───── SUPPLIED DATA ─────

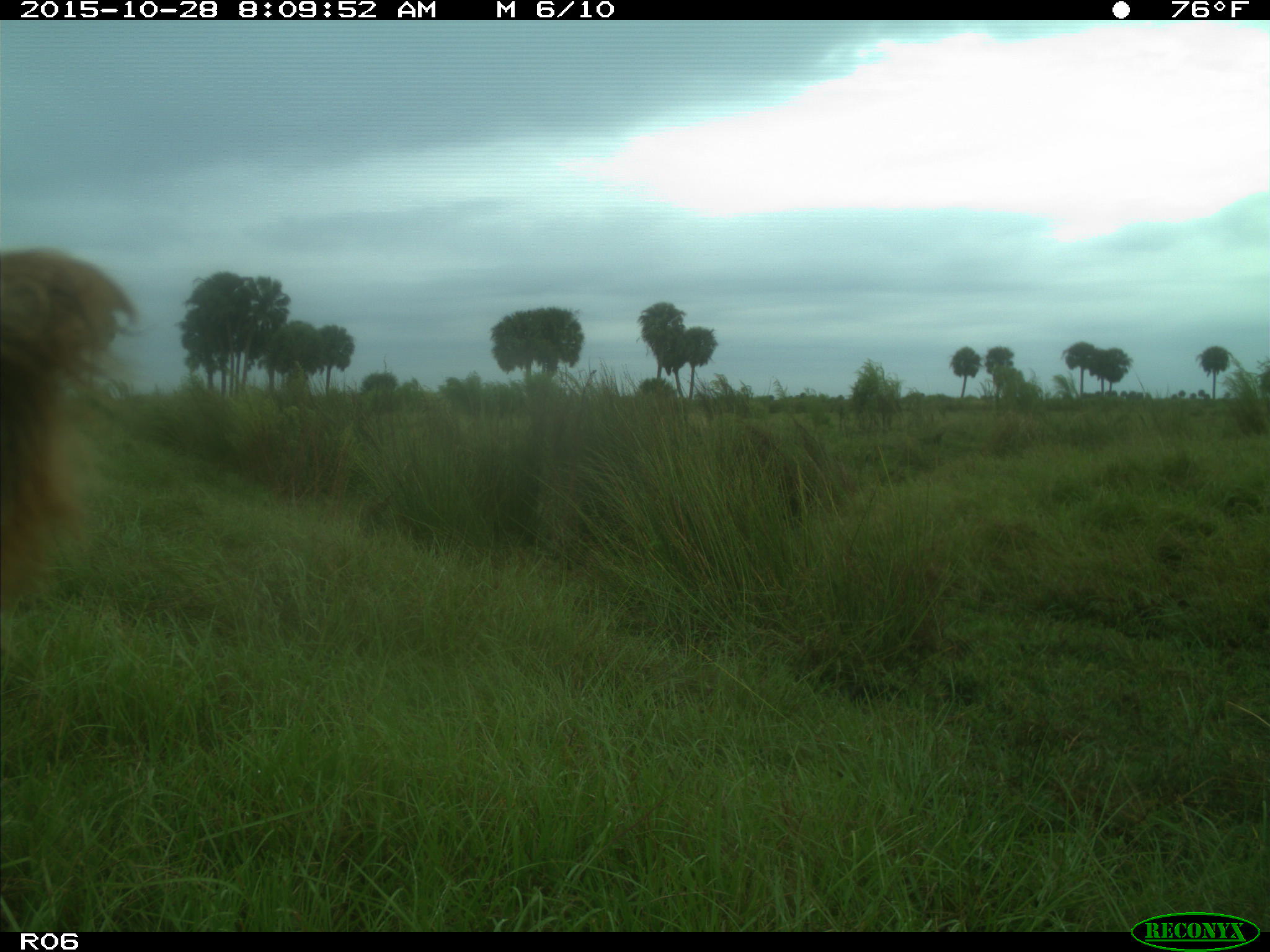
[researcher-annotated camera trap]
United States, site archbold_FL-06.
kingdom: Animalia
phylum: Chordata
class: Mammalia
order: Artiodactyla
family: Bovidae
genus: Bos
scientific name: Bos taurus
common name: domestic cow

─────

EXERCISE DESCRIPTION: After removing each picture, print the entries above exactly as they were.

PROBLEM SOLUTION:
[researcher-annotated camera trap]
United States, site archbold_FL-06.
kingdom: Animalia
phylum: Chordata
class: Mammalia
order: Artiodactyla
family: Bovidae
genus: Bos
scientific name: Bos taurus
common name: domestic cow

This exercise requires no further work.